Glasgow Hellenic Dancers
|Posted by Dora Scholarios on August 10, 2013 at 3:00 PM||comments (54)|
In 1944, the Greeks in Glasgow numbered two or three families. As the numbers increased through marriage and as a result of relations joining them, it was inevitable they should seek a link with their national heritage and turn to the Church as a focal point for their community. They found help and encouragement from St. Peter’s Church in Hyndland and St. Matthew’s Blythswood Parish Church in Bath Street where they held services until 1953 when Reo Stakis purchased and donated to the Community the church in Grafton Street. In 1962, the present Cathedral of St. Luke in Dundonald Road was consecrated in a service attended by the then Lord Provost of Glasgow and other church and civic dignitaries.
As the Community grew so did our activities including an active Greek School and Youth Club, with organized excursions, sporting and social activities involving our young people. We had a champion football team "Glasgow Hellenic" which was the highlight of Sunday afternoons for many of the community, and also earlier generations of our very own Glasgow Hellenic Dancers. One highlight in 1971 was a trip of 52 young people to Greece, which was an outstanding success educationally and socially (10 Scots children were part of the group). The group also visited General George Grivas in his Athens home.
The youth club has been in existence since February 1976, when it came under the name Glasgow Hellenic Athletic Club. The name Glasgow Hellenic is retained for the Club’s subgroups e.g Glasgow Hellenic Dancers. The Youth Club represents the interests of young people of Greek origin and their family and friends, and is dedicated to promoting Greek cultural activities in the Glasgow area in a way that preserves their Greek heritage and also integrates with the wider Scottish community. The Club also works closely with the Greek School which is based at St. Luke’s Greek Orthodox Cathedral, the only such school dedicated to Greek language for children in Scotland, and some of its members are also pupils at the School. Our dancers have represented the community at both Greek and non-Greek events.
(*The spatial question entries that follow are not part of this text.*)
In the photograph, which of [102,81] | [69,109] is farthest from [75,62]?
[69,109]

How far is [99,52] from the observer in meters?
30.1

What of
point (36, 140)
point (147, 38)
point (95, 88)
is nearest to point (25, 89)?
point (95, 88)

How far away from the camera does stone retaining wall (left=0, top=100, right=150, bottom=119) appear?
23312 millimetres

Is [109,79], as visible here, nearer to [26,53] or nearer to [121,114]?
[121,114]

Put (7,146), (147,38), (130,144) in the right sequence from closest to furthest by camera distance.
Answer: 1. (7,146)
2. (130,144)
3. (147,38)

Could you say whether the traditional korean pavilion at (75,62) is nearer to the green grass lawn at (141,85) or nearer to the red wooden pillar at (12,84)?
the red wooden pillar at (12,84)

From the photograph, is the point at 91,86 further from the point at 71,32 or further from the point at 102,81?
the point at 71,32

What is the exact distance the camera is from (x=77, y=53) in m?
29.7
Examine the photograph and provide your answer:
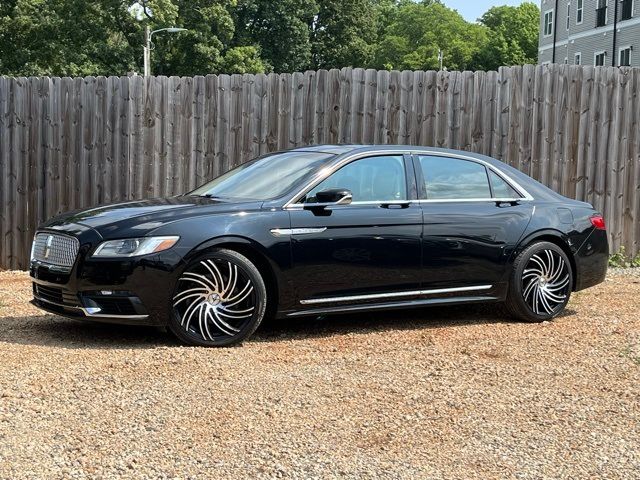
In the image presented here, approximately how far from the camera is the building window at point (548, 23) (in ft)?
161

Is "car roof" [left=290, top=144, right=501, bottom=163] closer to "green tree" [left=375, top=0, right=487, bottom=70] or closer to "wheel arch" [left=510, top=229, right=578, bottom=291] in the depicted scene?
"wheel arch" [left=510, top=229, right=578, bottom=291]

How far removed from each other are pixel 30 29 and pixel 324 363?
35.9 metres

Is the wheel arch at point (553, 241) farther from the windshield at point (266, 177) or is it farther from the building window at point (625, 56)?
the building window at point (625, 56)

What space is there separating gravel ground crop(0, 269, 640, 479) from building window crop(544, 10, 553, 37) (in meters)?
44.9

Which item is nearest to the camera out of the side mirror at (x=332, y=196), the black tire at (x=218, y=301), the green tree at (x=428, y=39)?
the black tire at (x=218, y=301)

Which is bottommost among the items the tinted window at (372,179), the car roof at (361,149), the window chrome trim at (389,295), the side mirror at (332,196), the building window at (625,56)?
the window chrome trim at (389,295)

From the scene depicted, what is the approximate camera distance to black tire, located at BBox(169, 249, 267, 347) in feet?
20.1

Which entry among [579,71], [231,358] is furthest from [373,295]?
[579,71]

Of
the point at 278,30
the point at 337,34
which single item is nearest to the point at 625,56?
the point at 278,30

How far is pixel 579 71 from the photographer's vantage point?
10500 millimetres

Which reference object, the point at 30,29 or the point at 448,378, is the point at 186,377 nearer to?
the point at 448,378

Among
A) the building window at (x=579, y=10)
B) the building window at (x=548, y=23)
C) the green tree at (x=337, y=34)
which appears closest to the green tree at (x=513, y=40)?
the green tree at (x=337, y=34)

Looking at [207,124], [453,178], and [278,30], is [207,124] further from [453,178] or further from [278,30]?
[278,30]

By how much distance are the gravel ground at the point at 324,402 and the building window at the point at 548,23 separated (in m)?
44.9
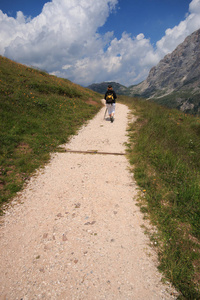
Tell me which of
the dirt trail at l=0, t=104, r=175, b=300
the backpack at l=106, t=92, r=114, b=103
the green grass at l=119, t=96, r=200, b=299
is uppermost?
the backpack at l=106, t=92, r=114, b=103

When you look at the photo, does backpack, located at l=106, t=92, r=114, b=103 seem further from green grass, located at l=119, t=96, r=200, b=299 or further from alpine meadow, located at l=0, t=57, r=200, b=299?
green grass, located at l=119, t=96, r=200, b=299

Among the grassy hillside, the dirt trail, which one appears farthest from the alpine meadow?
the dirt trail

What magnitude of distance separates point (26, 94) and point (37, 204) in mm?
13401

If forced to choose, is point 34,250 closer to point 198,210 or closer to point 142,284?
point 142,284

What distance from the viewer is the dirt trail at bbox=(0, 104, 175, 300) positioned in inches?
108

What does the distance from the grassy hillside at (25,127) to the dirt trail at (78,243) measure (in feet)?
3.21

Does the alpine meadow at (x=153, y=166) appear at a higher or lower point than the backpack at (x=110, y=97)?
lower

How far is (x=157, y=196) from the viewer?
4.66 meters

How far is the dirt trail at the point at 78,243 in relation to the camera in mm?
2738

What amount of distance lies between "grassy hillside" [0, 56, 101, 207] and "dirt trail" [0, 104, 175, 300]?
3.21 feet

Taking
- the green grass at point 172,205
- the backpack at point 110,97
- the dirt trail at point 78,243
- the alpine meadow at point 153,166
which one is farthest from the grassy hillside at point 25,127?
the green grass at point 172,205

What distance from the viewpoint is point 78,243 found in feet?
11.5

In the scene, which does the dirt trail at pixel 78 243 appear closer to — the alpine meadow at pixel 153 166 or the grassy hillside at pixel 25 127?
the alpine meadow at pixel 153 166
One of Glasgow Hellenic's aims is to shed light on one of Glasgow's hidden cultures through music, dance and other cultural activities. In the past, the Youth Group has gathered funding for and organised major festivals at St. Lukes' Greek Orthodox Church, such as the "Millenium Greek Night" on the 5th of March 2000 and the "Greek-Scots Anthology" which was part of Mayfest in 1996. One of the biggest nights in Glasgow Hellenic's history was when Anastasia Moutsatsou, Nikos Ziogalas & Manos Pyrovolakis, performed at the Renfrew Ferry as the highlight of a week-long Greek Week Festival in June 2002 organised entirely by the youth group at the time.
In 2018, the profile of the Greek community in Glasgow has changed and we have a new wave of young and energetic Greeks and Cypriots who are working and studying in Scotland. Glasgow Hellenic Dancers are still aimed at providing a focal point for Greek activities for young people and others in and around Glasgow. We welcome Greeks, Scots and all nationalities and are happy to integrate with other nationalities' activities, whether in dance, drama or food.